Model Inference Benchmark¶

Table of Contents¶

1. Instructions
2. Usage Examples
2.1 Command Line Method
2.2 Python Script Method
3. Explanation of Results

1. Instructions¶

The benchmark feature collects the average execution time per iteration for each operation in the end-to-end model inference process as well as the average execution time per instance, and provides summary information. The time measurements are in milliseconds.

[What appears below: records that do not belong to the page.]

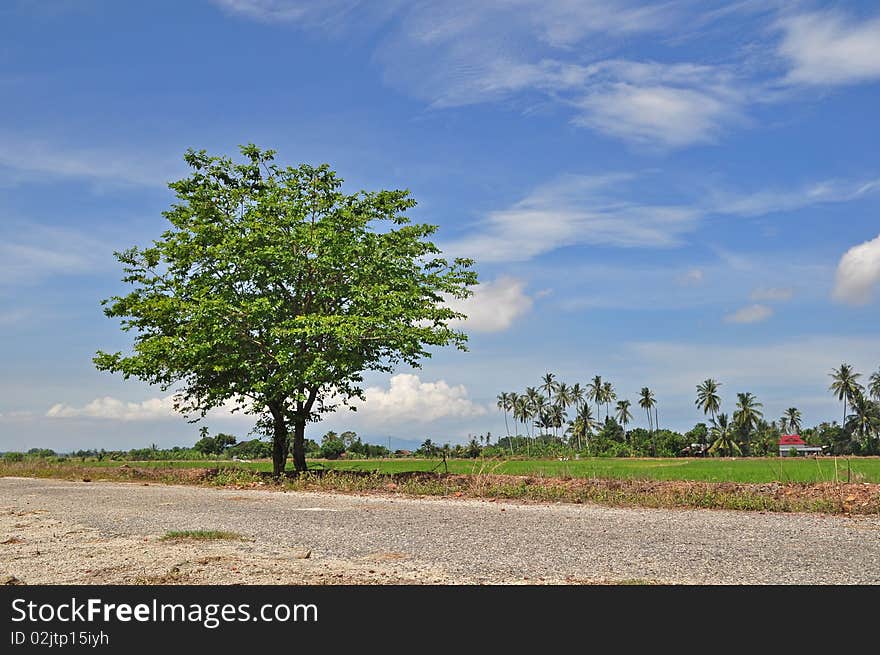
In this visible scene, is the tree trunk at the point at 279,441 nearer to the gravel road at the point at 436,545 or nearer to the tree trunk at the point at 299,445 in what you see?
the tree trunk at the point at 299,445

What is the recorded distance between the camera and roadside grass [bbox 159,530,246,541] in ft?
39.2

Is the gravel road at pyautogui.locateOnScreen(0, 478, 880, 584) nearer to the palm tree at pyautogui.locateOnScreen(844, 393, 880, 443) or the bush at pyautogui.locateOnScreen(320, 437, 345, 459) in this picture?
the bush at pyautogui.locateOnScreen(320, 437, 345, 459)

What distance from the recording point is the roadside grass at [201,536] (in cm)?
1196

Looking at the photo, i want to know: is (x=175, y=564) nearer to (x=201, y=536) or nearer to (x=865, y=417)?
(x=201, y=536)

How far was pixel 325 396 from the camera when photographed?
29.9 m

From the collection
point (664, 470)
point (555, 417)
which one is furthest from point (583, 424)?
point (664, 470)

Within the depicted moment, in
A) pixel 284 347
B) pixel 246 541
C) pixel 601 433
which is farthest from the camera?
pixel 601 433

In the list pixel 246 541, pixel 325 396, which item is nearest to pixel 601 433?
pixel 325 396

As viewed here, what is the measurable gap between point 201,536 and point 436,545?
3.83 metres

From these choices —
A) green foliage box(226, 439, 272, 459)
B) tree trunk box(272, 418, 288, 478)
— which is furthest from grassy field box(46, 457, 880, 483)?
green foliage box(226, 439, 272, 459)
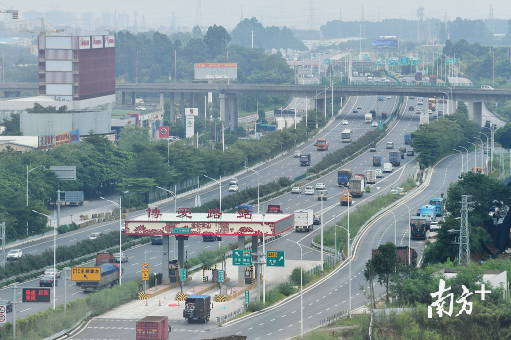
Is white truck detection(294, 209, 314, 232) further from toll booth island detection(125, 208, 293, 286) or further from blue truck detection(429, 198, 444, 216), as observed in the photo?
toll booth island detection(125, 208, 293, 286)

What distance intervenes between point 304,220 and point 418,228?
1569 centimetres

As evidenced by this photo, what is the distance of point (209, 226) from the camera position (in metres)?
94.6

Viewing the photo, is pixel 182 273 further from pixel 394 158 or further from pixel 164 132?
pixel 164 132

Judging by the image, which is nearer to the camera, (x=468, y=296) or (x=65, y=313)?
(x=468, y=296)

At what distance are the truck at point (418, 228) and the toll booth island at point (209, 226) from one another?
78.2 ft

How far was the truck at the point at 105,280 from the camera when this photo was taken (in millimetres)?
91250

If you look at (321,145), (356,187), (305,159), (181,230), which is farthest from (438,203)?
(321,145)

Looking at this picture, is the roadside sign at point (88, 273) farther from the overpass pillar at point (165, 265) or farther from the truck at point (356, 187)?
the truck at point (356, 187)

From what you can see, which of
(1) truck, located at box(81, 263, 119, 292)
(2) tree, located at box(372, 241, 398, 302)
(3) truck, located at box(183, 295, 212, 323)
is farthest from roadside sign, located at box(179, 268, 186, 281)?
(2) tree, located at box(372, 241, 398, 302)

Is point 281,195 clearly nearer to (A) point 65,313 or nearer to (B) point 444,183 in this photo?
(B) point 444,183

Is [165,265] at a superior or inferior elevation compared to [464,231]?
inferior

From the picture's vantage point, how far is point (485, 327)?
224 feet

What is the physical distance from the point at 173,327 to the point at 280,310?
10942mm

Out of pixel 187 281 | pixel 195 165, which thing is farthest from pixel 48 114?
pixel 187 281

To enable the benchmark feature, you must set the following environment variables:

PADDLE_PDX_INFER_BENCHMARK: When set to True, the benchmark feature is enabled (default is False).
PADDLE_PDX_INFER_BENCHMARK_WARMUP: The number of warm-up iterations before testing (default is 0).
PADDLE_PDX_INFER_BENCHMARK_ITERS: The number of iterations for testing (default is 0).
PADDLE_PDX_INFER_BENCHMARK_OUTPUT_DIR: The directory where the metrics are saved (e.g., ./benchmark). The default is None, meaning the benchmark metrics will not be saved.
PADDLE_PDX_INFER_BENCHMARK_USE_CACHE_FOR_READ: When set to True, the caching mechanism is applied to the operation of reading input data to avoid repetitive I/O overhead, and the time consumed by data read and cache is not recorded in the core time (default is False).
PADDLE_PDX_INFER_BENCHMARK_USE_NEW_INFER_API: When set to True,the new inference API is enabled, providing more detailed information for inference operations on benchmarks (default is False).

Note:

At least one of PADDLE_PDX_INFER_BENCHMARK_WARMUP or PADDLE_PDX_INFER_BENCHMARK_ITERS must be set to a value greater than zero; otherwise, the benchmark feature cannot be used.
The benchmark feature does not currently apply to model pipelines.

2. Usage Examples¶

You can use the benchmark feature by either the command line method or the Python script method.

2.1 Command Line Method¶

Note:

For a description of the input parameters, please refer to the PaddleX Common Model Configuration File Parameter Explanation.
If batch_size is greater than 1, the input data will be duplicated batch_size times to match the size of batch_size.

Execute the command:

PADDLE_PDX_INFER_BENCHMARK=True \
PADDLE_PDX_INFER_BENCHMARK_WARMUP=5 \
PADDLE_PDX_INFER_BENCHMARK_ITERS=10 \
PADDLE_PDX_INFER_BENCHMARK_OUTPUT_DIR=./benchmark \
python main.py \
    -c ./paddlex/configs/modules/object_detection/PicoDet-XS.yaml \
    -o Global.mode=predict \
    -o Predict.model_dir=None \
    -o Predict.batch_size=2 \
    -o Predict.input=./test.png

2.2 Python Script Method¶

Note:

For a description of the input parameters, please refer to the PaddleX Single Model Python Usage Instructions.
If batch_size is greater than 1, the input data will be duplicated batch_size times to match the size of batch_size.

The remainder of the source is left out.